## Consigne
Reproduisez fidèlement l'intégralité de la liste qui suit, en omettant les images.

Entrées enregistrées
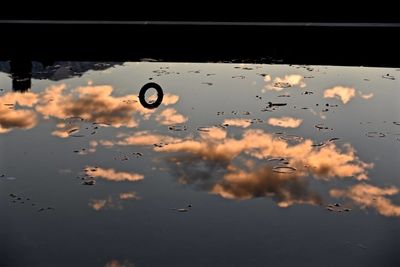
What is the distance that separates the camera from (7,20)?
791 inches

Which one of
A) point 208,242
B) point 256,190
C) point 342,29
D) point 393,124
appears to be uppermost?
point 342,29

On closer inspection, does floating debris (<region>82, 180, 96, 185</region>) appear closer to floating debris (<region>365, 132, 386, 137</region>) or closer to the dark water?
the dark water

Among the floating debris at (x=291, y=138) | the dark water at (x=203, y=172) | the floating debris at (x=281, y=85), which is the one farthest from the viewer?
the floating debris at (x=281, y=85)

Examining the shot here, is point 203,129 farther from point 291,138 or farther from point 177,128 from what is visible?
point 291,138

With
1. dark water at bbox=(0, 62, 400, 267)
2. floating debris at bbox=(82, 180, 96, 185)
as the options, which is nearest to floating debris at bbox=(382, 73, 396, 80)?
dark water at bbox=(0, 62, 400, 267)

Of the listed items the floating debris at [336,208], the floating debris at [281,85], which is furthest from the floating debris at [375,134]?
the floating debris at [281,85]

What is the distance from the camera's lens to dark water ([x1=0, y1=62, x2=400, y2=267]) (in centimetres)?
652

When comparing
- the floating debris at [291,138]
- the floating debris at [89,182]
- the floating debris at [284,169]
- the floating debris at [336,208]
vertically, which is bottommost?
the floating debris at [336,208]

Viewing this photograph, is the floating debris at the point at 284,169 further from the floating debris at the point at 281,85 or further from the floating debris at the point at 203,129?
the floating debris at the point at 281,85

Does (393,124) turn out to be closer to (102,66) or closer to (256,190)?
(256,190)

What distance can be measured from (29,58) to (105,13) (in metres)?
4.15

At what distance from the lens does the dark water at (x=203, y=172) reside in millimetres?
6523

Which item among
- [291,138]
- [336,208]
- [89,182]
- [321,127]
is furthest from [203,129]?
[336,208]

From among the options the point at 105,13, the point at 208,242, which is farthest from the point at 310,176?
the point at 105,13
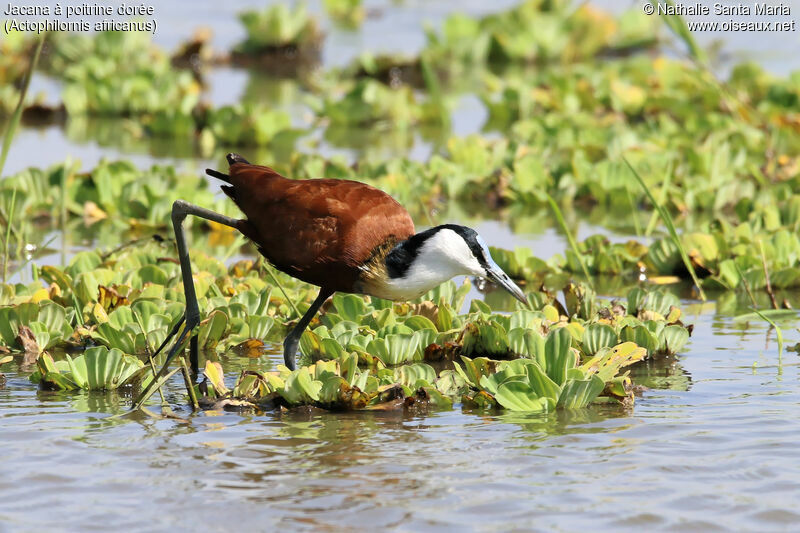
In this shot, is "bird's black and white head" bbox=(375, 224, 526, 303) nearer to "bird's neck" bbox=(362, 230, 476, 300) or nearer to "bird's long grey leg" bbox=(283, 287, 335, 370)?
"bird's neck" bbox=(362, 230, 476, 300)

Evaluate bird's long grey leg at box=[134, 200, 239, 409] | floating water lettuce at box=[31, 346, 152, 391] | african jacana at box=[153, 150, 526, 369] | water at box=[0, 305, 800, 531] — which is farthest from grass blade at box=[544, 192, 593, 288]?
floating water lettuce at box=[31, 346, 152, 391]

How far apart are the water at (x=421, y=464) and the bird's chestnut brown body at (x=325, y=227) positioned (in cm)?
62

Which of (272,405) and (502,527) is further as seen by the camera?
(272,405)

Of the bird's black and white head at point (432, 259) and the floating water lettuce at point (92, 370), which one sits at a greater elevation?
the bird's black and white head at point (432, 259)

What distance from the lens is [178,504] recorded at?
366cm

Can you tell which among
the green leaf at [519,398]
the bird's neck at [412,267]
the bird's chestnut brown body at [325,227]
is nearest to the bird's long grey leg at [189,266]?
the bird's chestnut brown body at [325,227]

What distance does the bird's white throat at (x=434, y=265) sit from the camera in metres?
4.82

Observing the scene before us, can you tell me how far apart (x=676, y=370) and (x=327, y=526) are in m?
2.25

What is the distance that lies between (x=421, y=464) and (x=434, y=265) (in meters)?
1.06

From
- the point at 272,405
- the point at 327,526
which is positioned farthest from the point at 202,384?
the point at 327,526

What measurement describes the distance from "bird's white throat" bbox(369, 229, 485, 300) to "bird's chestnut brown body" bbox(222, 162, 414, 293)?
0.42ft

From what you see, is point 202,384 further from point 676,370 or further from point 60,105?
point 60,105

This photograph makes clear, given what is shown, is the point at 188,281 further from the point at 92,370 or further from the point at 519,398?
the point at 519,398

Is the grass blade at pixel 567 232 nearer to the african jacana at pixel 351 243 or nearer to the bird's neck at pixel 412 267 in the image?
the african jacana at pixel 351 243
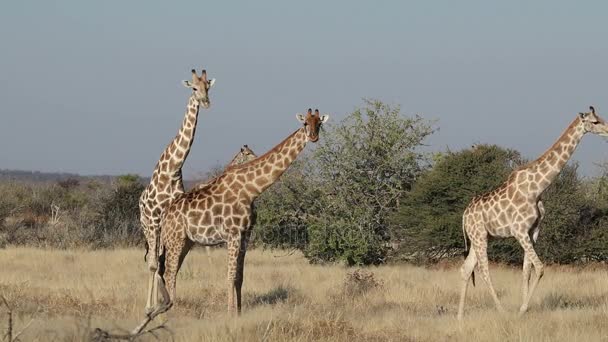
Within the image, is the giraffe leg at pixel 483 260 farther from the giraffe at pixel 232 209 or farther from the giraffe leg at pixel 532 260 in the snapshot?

## Réponse attendue
What is the distance that separates the camera from (7,20)?
791 inches

Which one of
A) point 208,242
B) point 256,190
C) point 342,29
D) point 393,124
appears to be uppermost?
point 342,29

On closer inspection, does floating debris (<region>82, 180, 96, 185</region>) appear closer to floating debris (<region>365, 132, 386, 137</region>) or closer to the dark water?
the dark water

Among the floating debris at (x=291, y=138) | the dark water at (x=203, y=172) | the floating debris at (x=281, y=85), which is the one farthest from the viewer?
the floating debris at (x=281, y=85)

Examining the shot here, is point 203,129 farther from point 291,138 or farther from point 177,128 from what is visible?
point 291,138

With
1. dark water at bbox=(0, 62, 400, 267)
2. floating debris at bbox=(82, 180, 96, 185)
as the options, which is nearest to floating debris at bbox=(382, 73, 396, 80)?
dark water at bbox=(0, 62, 400, 267)

Of the listed items the floating debris at [336,208], the floating debris at [281,85], which is furthest from the floating debris at [375,134]?
the floating debris at [281,85]

What is the distance from the camera's lens to dark water ([x1=0, y1=62, x2=400, y2=267]) (in centimetres)?
652

When comparing
- the floating debris at [291,138]
- the floating debris at [89,182]
- the floating debris at [284,169]
- the floating debris at [336,208]
vertically, which is bottommost?
the floating debris at [336,208]

Viewing this photograph, is the floating debris at the point at 284,169 further from the floating debris at the point at 281,85 or further from the floating debris at the point at 203,129?
the floating debris at the point at 281,85

Does (393,124) turn out to be closer to (102,66) or closer to (256,190)?
(256,190)

What distance can be measured from (29,58) to (105,13) (in metres)?
4.15

At what distance from the lens does the dark water at (x=203, y=172) reside in millimetres?
6523

Which item among
- [291,138]
- [336,208]
- [89,182]
- [321,127]
is furthest from [203,129]?
[336,208]

From among the options the point at 105,13, the point at 208,242, which is farthest from the point at 310,176?
the point at 105,13
In this shot, is "bird's black and white head" bbox=(375, 224, 526, 303) nearer to "bird's neck" bbox=(362, 230, 476, 300) or nearer to "bird's long grey leg" bbox=(283, 287, 335, 370)?
"bird's neck" bbox=(362, 230, 476, 300)

Evaluate bird's long grey leg at box=[134, 200, 239, 409] | floating water lettuce at box=[31, 346, 152, 391] | african jacana at box=[153, 150, 526, 369] | water at box=[0, 305, 800, 531] — which is farthest from grass blade at box=[544, 192, 593, 288]?
floating water lettuce at box=[31, 346, 152, 391]

How far apart are the water at (x=421, y=464) and the bird's chestnut brown body at (x=325, y=227) positioned (in cm)?
62

Which of (272,405) and (502,527) is further as seen by the camera?
(272,405)

Of the bird's black and white head at point (432, 259) and the floating water lettuce at point (92, 370), which one sits at a greater elevation?
the bird's black and white head at point (432, 259)

What distance from the lens is [178,504] recorded at?
366cm

Can you tell which among
the green leaf at [519,398]
the bird's neck at [412,267]
the bird's chestnut brown body at [325,227]
is nearest to the bird's long grey leg at [189,266]?
the bird's chestnut brown body at [325,227]

What distance does the bird's white throat at (x=434, y=265) sit from the camera in metres?
4.82

Observing the scene before us, can you tell me how far apart (x=676, y=370) and (x=327, y=526) are in m?
2.25

What is the distance that lies between (x=421, y=464) and (x=434, y=265) (in meters)?
1.06

From
- the point at 272,405
- the point at 327,526
which is positioned farthest from the point at 202,384?
the point at 327,526

What measurement describes the distance from "bird's white throat" bbox(369, 229, 485, 300) to "bird's chestnut brown body" bbox(222, 162, 414, 293)?
0.42ft

From what you see, is point 202,384 further from point 676,370 or further from point 60,105?
point 60,105

This photograph makes clear, given what is shown, is the point at 188,281 further from the point at 92,370 or further from the point at 519,398?
the point at 519,398

Is the grass blade at pixel 567 232 nearer to the african jacana at pixel 351 243 or nearer to the bird's neck at pixel 412 267 in the image?
the african jacana at pixel 351 243
Within the image, is the giraffe leg at pixel 483 260 farther from the giraffe at pixel 232 209 or farther from the giraffe leg at pixel 532 260 in the snapshot?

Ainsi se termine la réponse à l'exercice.